=== DO THIS ===
Output the lines of the entries below beginning at the one with "How far must" and ending with the last, exactly as written and without pictures.

**********

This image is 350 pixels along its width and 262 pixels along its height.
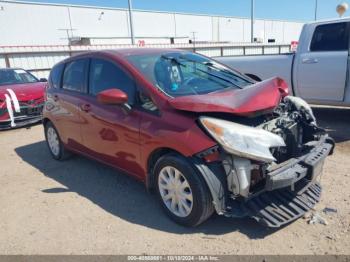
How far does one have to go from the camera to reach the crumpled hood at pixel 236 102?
120 inches

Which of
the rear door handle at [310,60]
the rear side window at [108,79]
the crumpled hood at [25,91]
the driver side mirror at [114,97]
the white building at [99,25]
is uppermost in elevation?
the white building at [99,25]

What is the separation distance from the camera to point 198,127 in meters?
3.03

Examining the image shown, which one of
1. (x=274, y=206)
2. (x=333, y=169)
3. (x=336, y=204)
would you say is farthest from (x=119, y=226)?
(x=333, y=169)

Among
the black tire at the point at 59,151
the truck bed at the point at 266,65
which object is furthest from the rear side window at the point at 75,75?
the truck bed at the point at 266,65

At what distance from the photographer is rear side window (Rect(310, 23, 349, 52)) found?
614 cm

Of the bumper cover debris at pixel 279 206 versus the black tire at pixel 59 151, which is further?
the black tire at pixel 59 151

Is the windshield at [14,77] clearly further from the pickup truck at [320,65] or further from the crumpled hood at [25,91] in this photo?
the pickup truck at [320,65]

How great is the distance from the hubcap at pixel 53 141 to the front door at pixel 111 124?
1.14 m

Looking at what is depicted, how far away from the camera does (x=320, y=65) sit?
6305 millimetres

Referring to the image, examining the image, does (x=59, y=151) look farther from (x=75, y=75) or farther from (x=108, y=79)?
(x=108, y=79)

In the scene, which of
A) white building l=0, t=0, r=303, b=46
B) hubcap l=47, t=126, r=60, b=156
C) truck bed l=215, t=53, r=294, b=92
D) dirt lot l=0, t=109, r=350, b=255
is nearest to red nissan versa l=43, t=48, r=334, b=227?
dirt lot l=0, t=109, r=350, b=255

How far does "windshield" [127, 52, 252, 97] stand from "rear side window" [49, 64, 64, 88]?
181cm

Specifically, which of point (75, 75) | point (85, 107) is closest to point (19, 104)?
point (75, 75)

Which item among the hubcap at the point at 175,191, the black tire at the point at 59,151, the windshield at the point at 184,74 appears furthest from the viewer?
the black tire at the point at 59,151
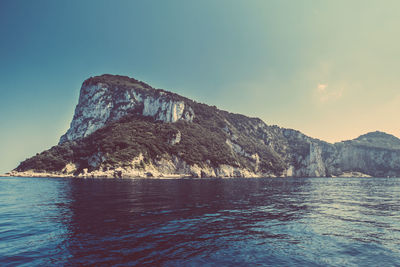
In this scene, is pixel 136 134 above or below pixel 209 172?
above

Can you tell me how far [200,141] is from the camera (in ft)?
604

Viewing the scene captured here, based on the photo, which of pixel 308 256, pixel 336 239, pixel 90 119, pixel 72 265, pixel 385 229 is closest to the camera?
pixel 72 265

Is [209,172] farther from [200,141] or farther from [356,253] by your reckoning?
[356,253]

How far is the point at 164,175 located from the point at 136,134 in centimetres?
4630

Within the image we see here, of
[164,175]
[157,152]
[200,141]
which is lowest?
[164,175]

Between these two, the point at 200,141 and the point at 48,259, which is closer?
the point at 48,259

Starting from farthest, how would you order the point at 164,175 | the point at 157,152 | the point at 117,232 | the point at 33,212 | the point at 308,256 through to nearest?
the point at 157,152 → the point at 164,175 → the point at 33,212 → the point at 117,232 → the point at 308,256

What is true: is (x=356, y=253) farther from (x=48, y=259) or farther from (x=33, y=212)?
(x=33, y=212)

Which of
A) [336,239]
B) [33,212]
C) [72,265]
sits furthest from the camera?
[33,212]

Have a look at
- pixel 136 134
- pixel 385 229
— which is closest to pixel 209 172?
pixel 136 134

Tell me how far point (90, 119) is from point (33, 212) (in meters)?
198

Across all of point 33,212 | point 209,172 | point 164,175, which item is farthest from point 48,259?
point 209,172

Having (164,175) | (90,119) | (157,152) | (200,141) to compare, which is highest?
(90,119)

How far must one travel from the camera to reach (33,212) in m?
21.5
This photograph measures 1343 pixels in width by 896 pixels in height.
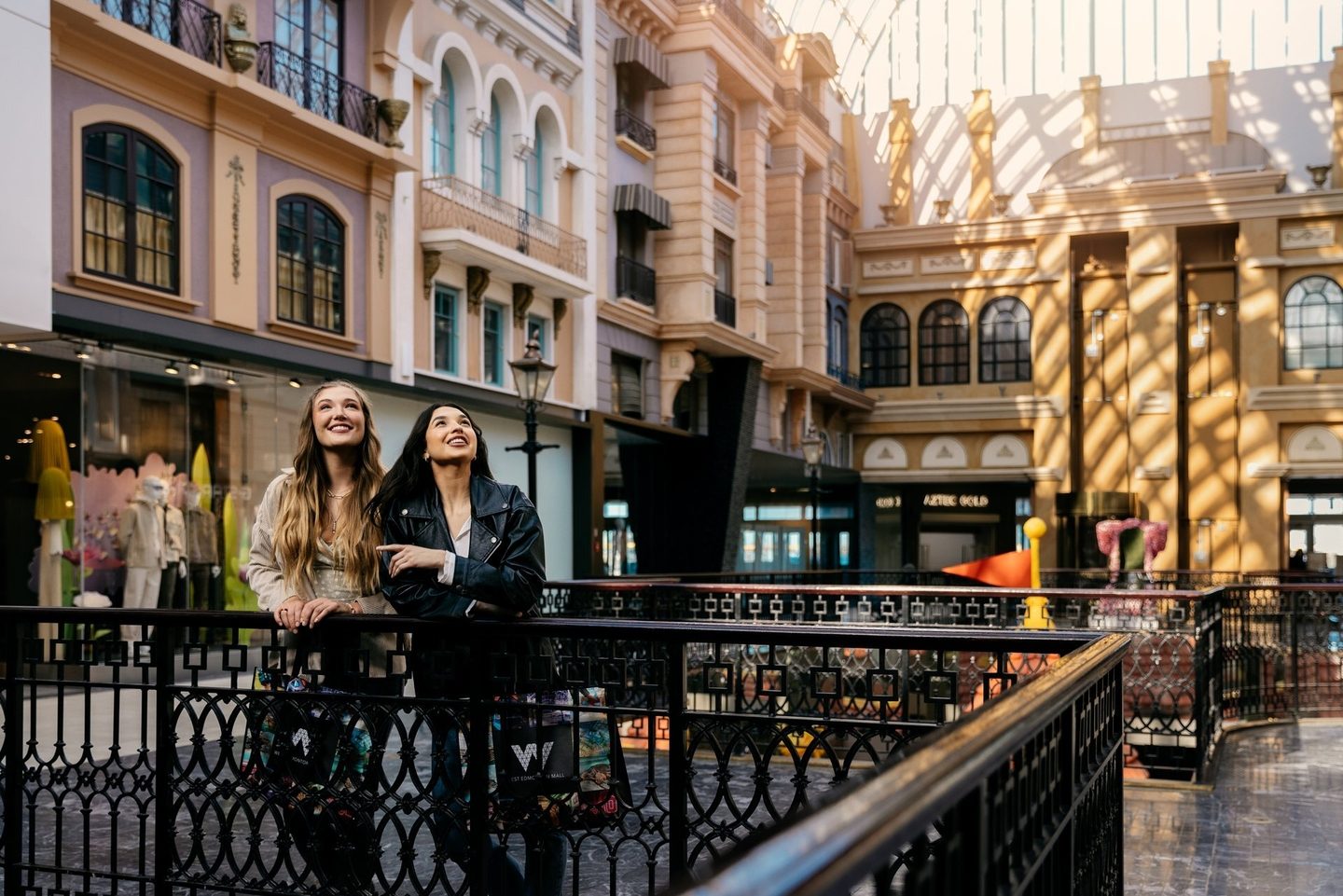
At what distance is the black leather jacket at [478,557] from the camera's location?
433 centimetres

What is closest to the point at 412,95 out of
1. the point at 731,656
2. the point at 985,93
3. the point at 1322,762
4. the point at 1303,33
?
the point at 731,656

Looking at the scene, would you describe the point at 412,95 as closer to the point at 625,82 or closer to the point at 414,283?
the point at 414,283

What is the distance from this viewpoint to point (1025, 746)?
254cm

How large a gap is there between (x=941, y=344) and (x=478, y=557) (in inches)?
1421

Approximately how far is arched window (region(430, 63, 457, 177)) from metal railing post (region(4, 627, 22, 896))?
14772 mm

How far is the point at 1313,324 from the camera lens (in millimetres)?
35625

**********

=== TASK RESULT ===
How far must one travel from the camera to reach (33,212) in m?
21.5
This photograph measures 1343 pixels in width by 896 pixels in height.
At what distance is the black leather jacket at [478,557] from the camera's location?
433 centimetres

What is closest to the point at 412,95 out of
1. the point at 731,656
2. the point at 985,93
3. the point at 1322,762
4. the point at 1303,33
?
the point at 731,656

Looking at the scene, would you describe the point at 412,95 as closer to the point at 625,82 or closer to the point at 414,283?
the point at 414,283

What is the distance from this viewpoint to point (1025, 746)?
254cm

How large a gap is there between (x=941, y=344) and (x=478, y=557) (in inches)?
1421

Approximately how far is arched window (region(430, 63, 457, 177)) from metal railing post (region(4, 627, 22, 896))?
14772 mm

How far is the point at 1313,324 from the camera lens (in millimetres)?
35625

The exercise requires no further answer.